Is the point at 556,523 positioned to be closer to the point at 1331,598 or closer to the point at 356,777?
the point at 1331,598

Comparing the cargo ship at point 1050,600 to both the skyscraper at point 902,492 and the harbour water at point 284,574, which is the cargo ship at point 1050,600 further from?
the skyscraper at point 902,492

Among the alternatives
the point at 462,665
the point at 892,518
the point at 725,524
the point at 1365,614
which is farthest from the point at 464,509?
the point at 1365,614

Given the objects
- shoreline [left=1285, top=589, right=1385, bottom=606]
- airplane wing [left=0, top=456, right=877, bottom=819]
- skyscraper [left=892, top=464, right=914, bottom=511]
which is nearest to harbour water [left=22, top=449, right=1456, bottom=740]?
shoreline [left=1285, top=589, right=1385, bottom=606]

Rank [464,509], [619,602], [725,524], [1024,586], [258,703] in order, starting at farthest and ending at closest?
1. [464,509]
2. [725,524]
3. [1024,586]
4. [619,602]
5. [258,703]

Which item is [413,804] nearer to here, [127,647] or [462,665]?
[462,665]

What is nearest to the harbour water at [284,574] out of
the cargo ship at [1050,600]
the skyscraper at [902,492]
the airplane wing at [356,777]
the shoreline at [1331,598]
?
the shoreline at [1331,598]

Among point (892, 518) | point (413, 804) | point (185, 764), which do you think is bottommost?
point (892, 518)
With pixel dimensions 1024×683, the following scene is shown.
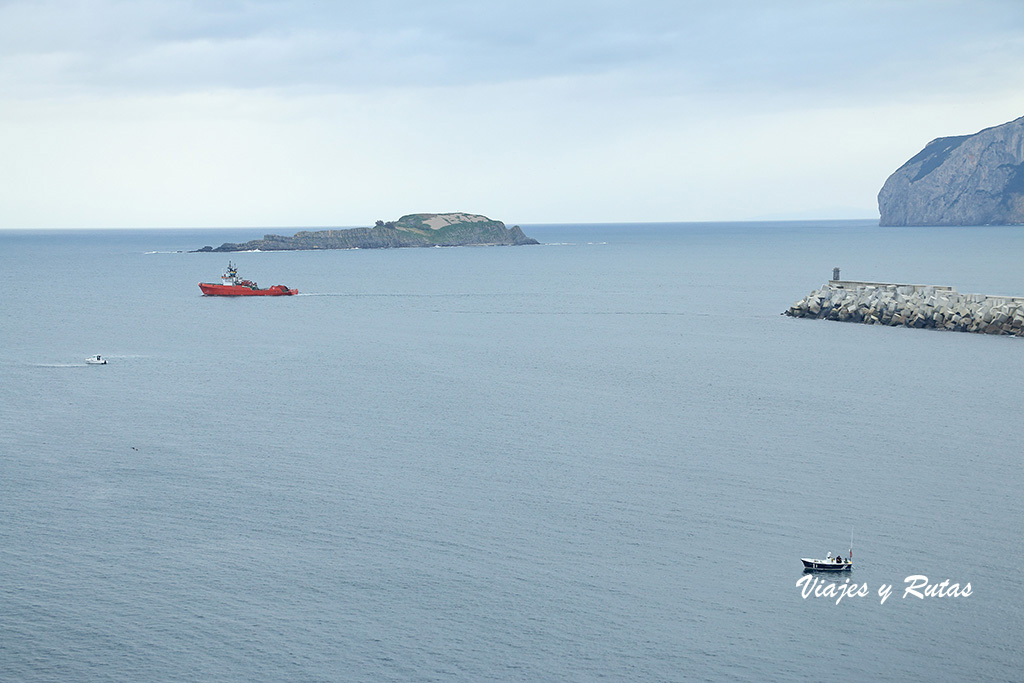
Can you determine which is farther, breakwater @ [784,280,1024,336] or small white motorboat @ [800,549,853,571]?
breakwater @ [784,280,1024,336]

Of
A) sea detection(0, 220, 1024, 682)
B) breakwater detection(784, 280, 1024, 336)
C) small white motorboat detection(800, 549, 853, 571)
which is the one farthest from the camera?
breakwater detection(784, 280, 1024, 336)

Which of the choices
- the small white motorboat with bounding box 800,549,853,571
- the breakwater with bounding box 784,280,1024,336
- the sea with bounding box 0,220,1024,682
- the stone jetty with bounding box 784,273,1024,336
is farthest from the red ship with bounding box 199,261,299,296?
the small white motorboat with bounding box 800,549,853,571

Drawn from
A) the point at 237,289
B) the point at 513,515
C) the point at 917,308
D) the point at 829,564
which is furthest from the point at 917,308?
the point at 237,289

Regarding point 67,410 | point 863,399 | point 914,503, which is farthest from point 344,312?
point 914,503

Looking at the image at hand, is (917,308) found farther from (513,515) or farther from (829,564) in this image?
(829,564)

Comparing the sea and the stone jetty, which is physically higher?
the stone jetty

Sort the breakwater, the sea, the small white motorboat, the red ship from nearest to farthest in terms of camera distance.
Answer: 1. the sea
2. the small white motorboat
3. the breakwater
4. the red ship

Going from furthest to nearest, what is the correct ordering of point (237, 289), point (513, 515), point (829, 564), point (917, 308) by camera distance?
point (237, 289) < point (917, 308) < point (513, 515) < point (829, 564)

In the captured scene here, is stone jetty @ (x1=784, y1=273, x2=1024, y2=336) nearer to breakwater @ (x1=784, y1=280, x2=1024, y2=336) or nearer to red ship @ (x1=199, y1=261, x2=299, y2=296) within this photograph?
breakwater @ (x1=784, y1=280, x2=1024, y2=336)
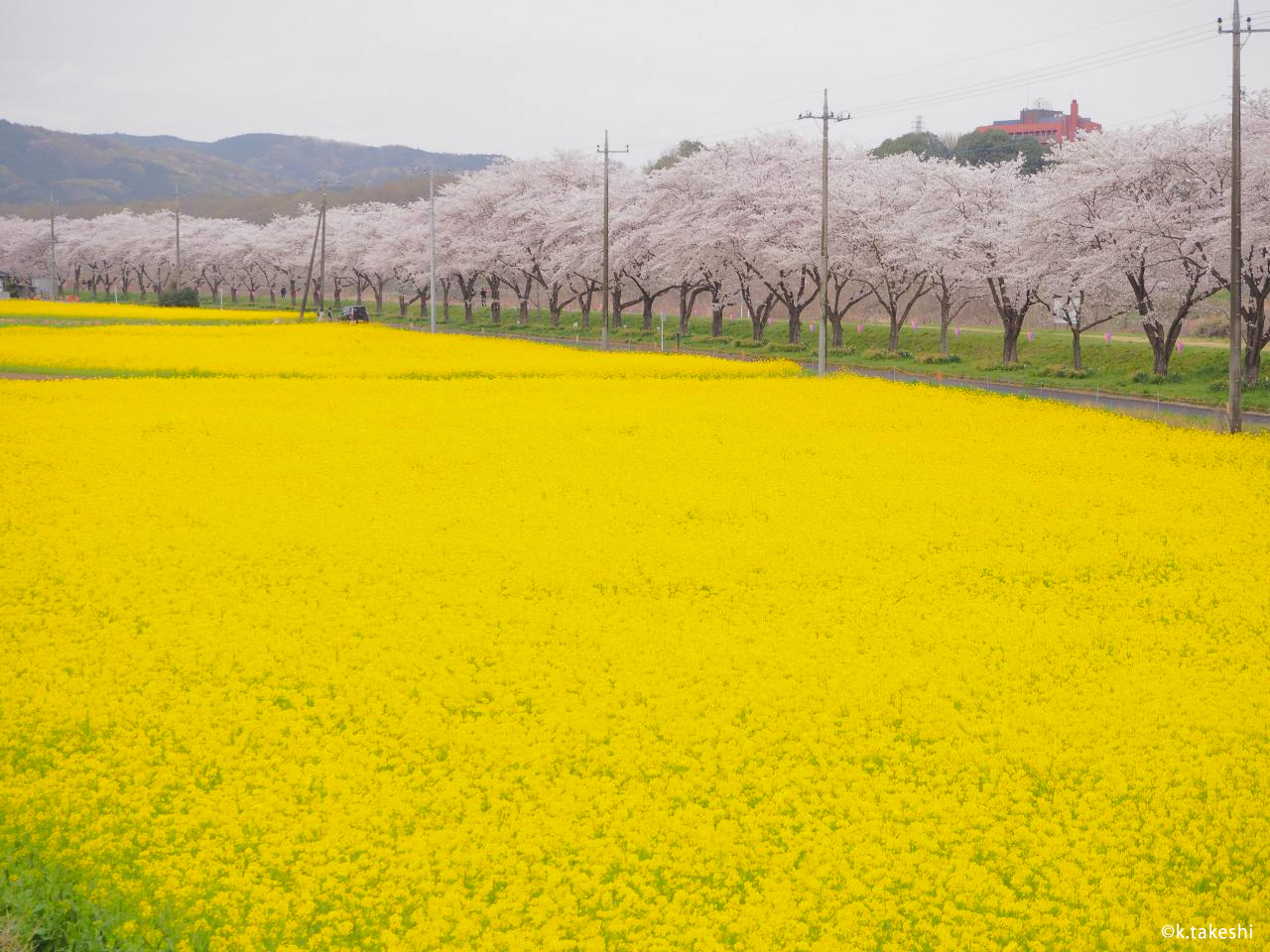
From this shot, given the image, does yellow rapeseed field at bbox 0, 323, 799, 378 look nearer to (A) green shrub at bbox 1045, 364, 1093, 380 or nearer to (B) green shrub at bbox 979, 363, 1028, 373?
(B) green shrub at bbox 979, 363, 1028, 373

= = = = = = =

■ What is needed
Rewrite all of the material above, switching every "harbour water" to "harbor water" and changing nothing else. Leave the pictures out.

■ Worked solution
Is the point at 556,523 positioned to be closer to the point at 1331,598 or closer to the point at 356,777?
the point at 1331,598

Comparing the cargo ship at point 1050,600 to both the skyscraper at point 902,492 and the harbor water at point 284,574, which is the cargo ship at point 1050,600 further from?
the skyscraper at point 902,492

Among the alternatives
the point at 462,665
the point at 892,518
the point at 725,524
the point at 1365,614
which is farthest from the point at 464,509?
the point at 1365,614

Given the objects
- shoreline [left=1285, top=589, right=1385, bottom=606]
- airplane wing [left=0, top=456, right=877, bottom=819]
- skyscraper [left=892, top=464, right=914, bottom=511]
which is nearest to harbor water [left=22, top=449, right=1456, bottom=740]?
shoreline [left=1285, top=589, right=1385, bottom=606]

Rank [464,509], [619,602], [725,524], [1024,586], [258,703] in order, starting at farthest and ending at closest?
1. [464,509]
2. [725,524]
3. [1024,586]
4. [619,602]
5. [258,703]

Which item is [413,804] nearer to here, [127,647] or [462,665]?
[462,665]

What is nearest to the harbor water at [284,574] out of
the cargo ship at [1050,600]
the skyscraper at [902,492]
the airplane wing at [356,777]
the shoreline at [1331,598]
?
the shoreline at [1331,598]

Among point (892, 518) | point (413, 804) | point (185, 764), which do you think is bottommost?
point (892, 518)
With pixel dimensions 1024×683, the following scene is shown.
Can you determine which is farther, breakwater @ [784,280,1024,336] or small white motorboat @ [800,549,853,571]?
breakwater @ [784,280,1024,336]

Of
A) sea detection(0, 220, 1024, 682)
B) breakwater detection(784, 280, 1024, 336)
C) small white motorboat detection(800, 549, 853, 571)
which is the one farthest from the camera?
breakwater detection(784, 280, 1024, 336)

Which of the choices
- the small white motorboat with bounding box 800,549,853,571
- the breakwater with bounding box 784,280,1024,336
- the sea with bounding box 0,220,1024,682
- the stone jetty with bounding box 784,273,1024,336
is farthest from the red ship with bounding box 199,261,299,296?
the small white motorboat with bounding box 800,549,853,571

Drawn from
A) the point at 237,289
B) the point at 513,515
C) the point at 917,308
D) the point at 829,564
which is furthest from the point at 917,308?
the point at 237,289

Regarding point 67,410 | point 863,399 | point 914,503, which is farthest from point 344,312?
point 914,503

Looking at the image at hand, is (917,308) found farther from (513,515) or farther from (829,564) in this image?
(829,564)

Comparing the sea and the stone jetty, which is physically higher?
the stone jetty

Sort the breakwater, the sea, the small white motorboat, the red ship from nearest to farthest in terms of camera distance.
Answer: 1. the sea
2. the small white motorboat
3. the breakwater
4. the red ship

Going from furthest to nearest, what is the correct ordering of point (237, 289), point (513, 515), point (829, 564), point (917, 308) by camera distance?
point (237, 289) < point (917, 308) < point (513, 515) < point (829, 564)

In the captured scene here, is stone jetty @ (x1=784, y1=273, x2=1024, y2=336) nearer to breakwater @ (x1=784, y1=280, x2=1024, y2=336) or nearer to red ship @ (x1=199, y1=261, x2=299, y2=296) within this photograph?
breakwater @ (x1=784, y1=280, x2=1024, y2=336)
From this shot, given the image, does yellow rapeseed field at bbox 0, 323, 799, 378 look nearer to (A) green shrub at bbox 1045, 364, 1093, 380 or nearer to (B) green shrub at bbox 979, 363, 1028, 373?
(B) green shrub at bbox 979, 363, 1028, 373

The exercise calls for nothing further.